Methods: Ultrasound biomicroscopy was performed for 30 subjects with PACG and 30 subjects with POAG at initial presentation before any treatment. Measurements of angle opening distance (AOD-500 and AOD-750) and trabecular-iris space area (TISA-500 and TISA-750) 500 and 750 mm from the scleral spur in both dark and light conditions were made. Anterior chamber depth (ACD) and axial length (AL) were also measured.

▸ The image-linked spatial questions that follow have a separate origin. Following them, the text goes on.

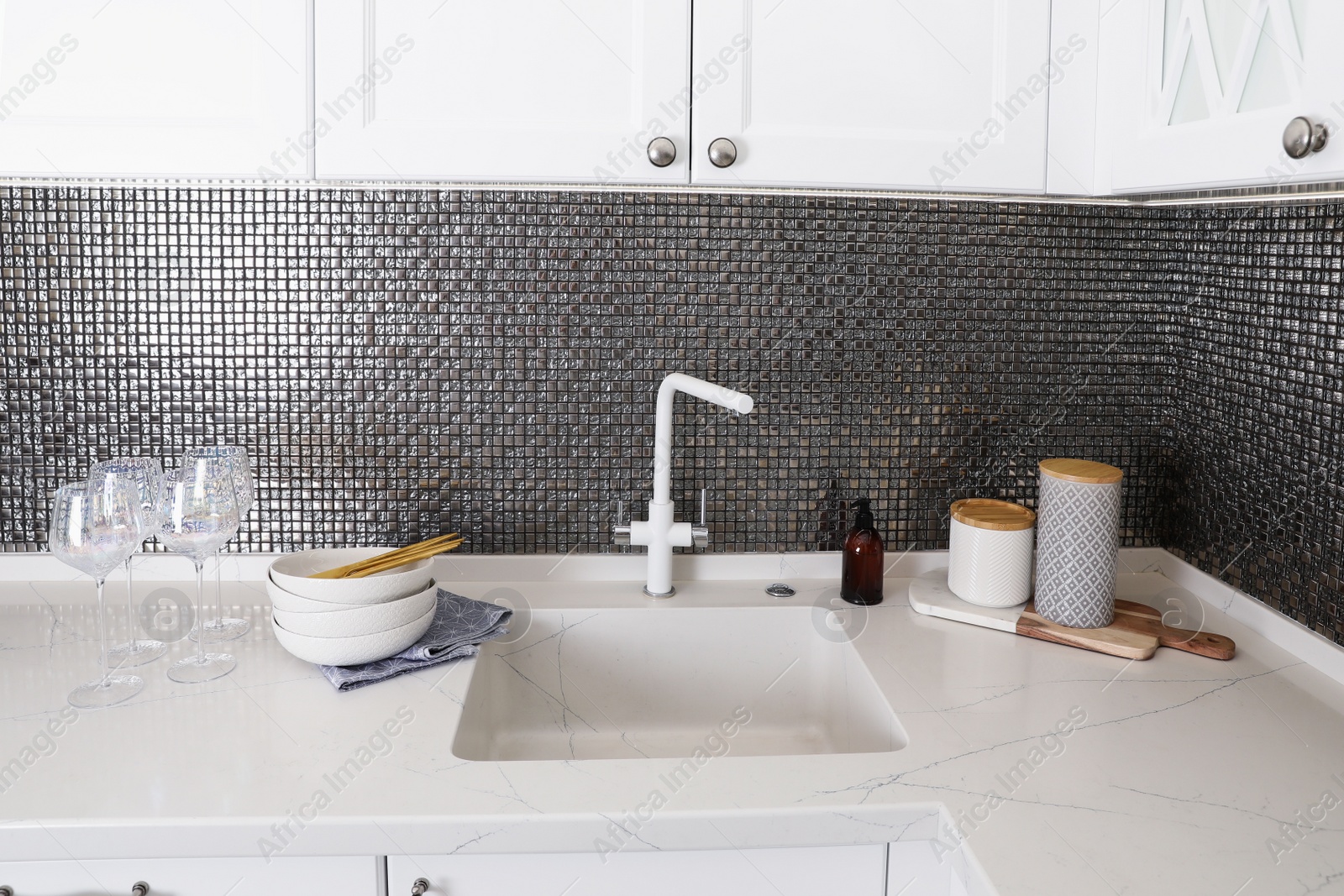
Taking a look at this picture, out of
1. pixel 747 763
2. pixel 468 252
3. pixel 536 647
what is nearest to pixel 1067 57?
pixel 468 252

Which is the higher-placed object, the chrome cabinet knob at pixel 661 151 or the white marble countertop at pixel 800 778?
the chrome cabinet knob at pixel 661 151

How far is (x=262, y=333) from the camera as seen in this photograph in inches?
62.0

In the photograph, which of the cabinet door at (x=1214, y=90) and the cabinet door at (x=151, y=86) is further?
the cabinet door at (x=151, y=86)

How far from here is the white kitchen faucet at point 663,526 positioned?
152 cm

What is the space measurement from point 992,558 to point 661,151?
760 millimetres

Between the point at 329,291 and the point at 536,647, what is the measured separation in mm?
643

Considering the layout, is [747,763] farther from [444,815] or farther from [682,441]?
[682,441]

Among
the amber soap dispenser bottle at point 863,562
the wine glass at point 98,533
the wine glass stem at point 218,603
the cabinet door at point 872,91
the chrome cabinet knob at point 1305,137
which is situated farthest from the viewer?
the amber soap dispenser bottle at point 863,562

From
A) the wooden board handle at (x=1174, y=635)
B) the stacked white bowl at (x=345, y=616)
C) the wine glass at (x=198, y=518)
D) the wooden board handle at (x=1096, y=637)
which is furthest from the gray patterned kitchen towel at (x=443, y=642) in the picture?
the wooden board handle at (x=1174, y=635)

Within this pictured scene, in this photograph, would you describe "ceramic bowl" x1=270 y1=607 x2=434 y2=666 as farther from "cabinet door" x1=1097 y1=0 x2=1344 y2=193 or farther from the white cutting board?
"cabinet door" x1=1097 y1=0 x2=1344 y2=193

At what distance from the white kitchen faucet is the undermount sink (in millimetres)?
59

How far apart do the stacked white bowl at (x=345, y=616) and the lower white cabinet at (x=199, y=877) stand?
1.05 ft

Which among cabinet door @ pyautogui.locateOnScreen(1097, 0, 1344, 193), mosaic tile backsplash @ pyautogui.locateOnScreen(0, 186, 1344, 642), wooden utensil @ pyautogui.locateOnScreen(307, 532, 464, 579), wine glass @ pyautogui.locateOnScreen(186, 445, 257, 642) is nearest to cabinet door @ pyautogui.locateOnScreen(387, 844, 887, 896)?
wooden utensil @ pyautogui.locateOnScreen(307, 532, 464, 579)

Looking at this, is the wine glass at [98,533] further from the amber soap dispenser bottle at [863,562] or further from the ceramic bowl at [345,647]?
the amber soap dispenser bottle at [863,562]
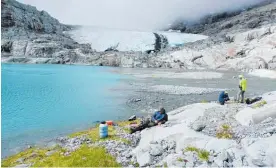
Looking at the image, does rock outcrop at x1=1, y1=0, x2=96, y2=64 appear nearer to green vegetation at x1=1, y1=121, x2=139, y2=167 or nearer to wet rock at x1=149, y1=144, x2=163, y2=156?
green vegetation at x1=1, y1=121, x2=139, y2=167

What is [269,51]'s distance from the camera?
99.8 meters

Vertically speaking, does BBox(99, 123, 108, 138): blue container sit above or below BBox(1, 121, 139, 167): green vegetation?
above

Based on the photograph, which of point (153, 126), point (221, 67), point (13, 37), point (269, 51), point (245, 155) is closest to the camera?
point (245, 155)

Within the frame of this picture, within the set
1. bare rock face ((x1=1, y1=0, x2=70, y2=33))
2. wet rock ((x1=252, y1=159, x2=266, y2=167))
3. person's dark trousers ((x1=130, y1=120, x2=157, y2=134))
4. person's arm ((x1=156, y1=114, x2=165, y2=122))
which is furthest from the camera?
bare rock face ((x1=1, y1=0, x2=70, y2=33))

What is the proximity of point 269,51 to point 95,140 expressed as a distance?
9447cm

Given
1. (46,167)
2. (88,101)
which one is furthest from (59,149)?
(88,101)

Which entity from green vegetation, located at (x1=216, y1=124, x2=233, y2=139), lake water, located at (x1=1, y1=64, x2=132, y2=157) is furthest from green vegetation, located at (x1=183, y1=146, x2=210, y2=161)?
Answer: lake water, located at (x1=1, y1=64, x2=132, y2=157)

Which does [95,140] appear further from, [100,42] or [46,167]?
[100,42]

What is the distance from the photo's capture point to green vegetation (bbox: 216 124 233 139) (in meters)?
15.8

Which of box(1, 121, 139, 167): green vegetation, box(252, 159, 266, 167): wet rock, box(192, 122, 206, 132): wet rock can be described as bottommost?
box(1, 121, 139, 167): green vegetation

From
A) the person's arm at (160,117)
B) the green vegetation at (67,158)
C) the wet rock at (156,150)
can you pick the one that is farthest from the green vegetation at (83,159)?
the person's arm at (160,117)

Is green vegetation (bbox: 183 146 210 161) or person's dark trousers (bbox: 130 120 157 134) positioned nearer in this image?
green vegetation (bbox: 183 146 210 161)

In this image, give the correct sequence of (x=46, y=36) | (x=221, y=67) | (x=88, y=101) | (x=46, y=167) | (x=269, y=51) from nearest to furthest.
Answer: (x=46, y=167), (x=88, y=101), (x=269, y=51), (x=221, y=67), (x=46, y=36)

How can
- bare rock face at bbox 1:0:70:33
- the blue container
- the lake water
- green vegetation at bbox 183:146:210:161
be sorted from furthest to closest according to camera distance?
bare rock face at bbox 1:0:70:33 → the lake water → the blue container → green vegetation at bbox 183:146:210:161
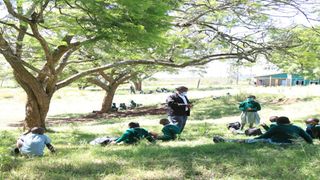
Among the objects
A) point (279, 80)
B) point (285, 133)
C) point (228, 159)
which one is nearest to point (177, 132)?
point (285, 133)

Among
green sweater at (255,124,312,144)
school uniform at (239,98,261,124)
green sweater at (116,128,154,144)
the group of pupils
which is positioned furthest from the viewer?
school uniform at (239,98,261,124)

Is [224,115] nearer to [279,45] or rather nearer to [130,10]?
[279,45]

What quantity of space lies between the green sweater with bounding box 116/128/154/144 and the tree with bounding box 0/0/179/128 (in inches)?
87.2

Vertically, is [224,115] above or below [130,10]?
below

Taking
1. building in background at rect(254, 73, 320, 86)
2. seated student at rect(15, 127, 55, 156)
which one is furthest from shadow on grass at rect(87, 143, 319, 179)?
building in background at rect(254, 73, 320, 86)

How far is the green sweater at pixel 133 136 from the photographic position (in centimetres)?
1016

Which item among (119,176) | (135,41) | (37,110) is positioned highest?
(135,41)

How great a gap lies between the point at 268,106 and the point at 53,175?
20934 mm

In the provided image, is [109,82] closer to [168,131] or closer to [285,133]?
[168,131]

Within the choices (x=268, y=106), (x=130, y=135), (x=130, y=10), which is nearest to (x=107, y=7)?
(x=130, y=10)

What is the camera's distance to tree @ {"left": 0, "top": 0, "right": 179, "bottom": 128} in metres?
8.81

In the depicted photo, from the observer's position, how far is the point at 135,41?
10.2 meters

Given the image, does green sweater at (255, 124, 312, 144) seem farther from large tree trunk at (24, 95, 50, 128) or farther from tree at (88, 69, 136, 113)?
tree at (88, 69, 136, 113)

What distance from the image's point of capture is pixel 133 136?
10.2 metres
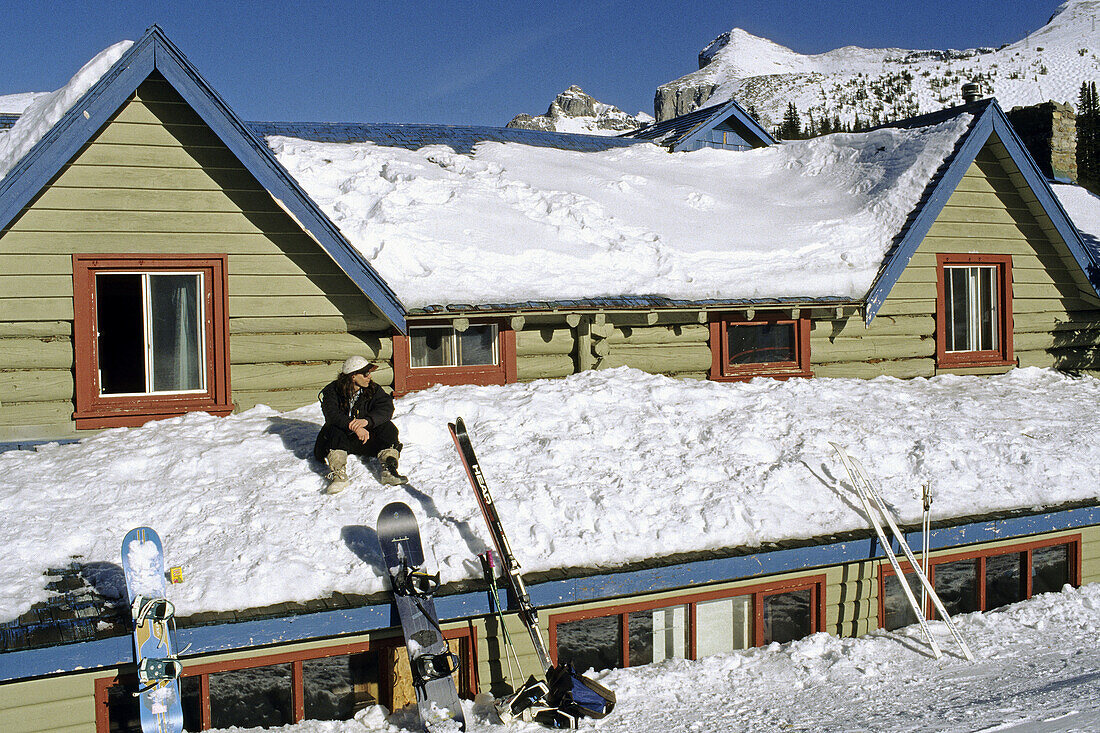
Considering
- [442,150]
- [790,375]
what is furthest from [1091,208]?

Results: The mean age of PACG patients was 67.6 ± 9.6 years and POAG patients 62.1 ± 13.9 years. The mean ACD (2.70 ± 0.53mm) in PACG patients was significantly different from that (3.32 ± 0.52mm) of POAG patients (p<0.0001). There were also significant differences (p=0.0004) in the mean AL of PACG (22.91 ± 0.86mm) and POAG (24.47 ± 1.67mm) patients. Significant differences between POAG and PACG eyes were found for TISA-500, TISA-750, AOD-500 and AOD-750 in both light and dark conditions (p<0.001 for all). The light-dark differences in PACG eyes were smaller than that of POAG eyes for all AOD and TISA values in the inferior, superior, nasal and temporal quadrants. However, with the exception of AOD-750 in the inferior quadrant (p=0.0524), there were no significant differences in light-dark changes between POAG and PACG eyes for all parameters in the 4 quadrants.
Conclusions: Ultrasound biomicroscopy is a useful tool in the diagnosis and management of glaucoma. We found significant differences in mean AL, ACD, TISA-500, TISA-750, AOD-500 and AOD-750 between PACG and POAG eyes. However, there were no significant differences between PACG and POAG eyes in terms of light-dark difference in anterior segment parameters, except for AOD-750 in the inferior quadrant. Further evaluation of the above findings could be done in future with a larger population.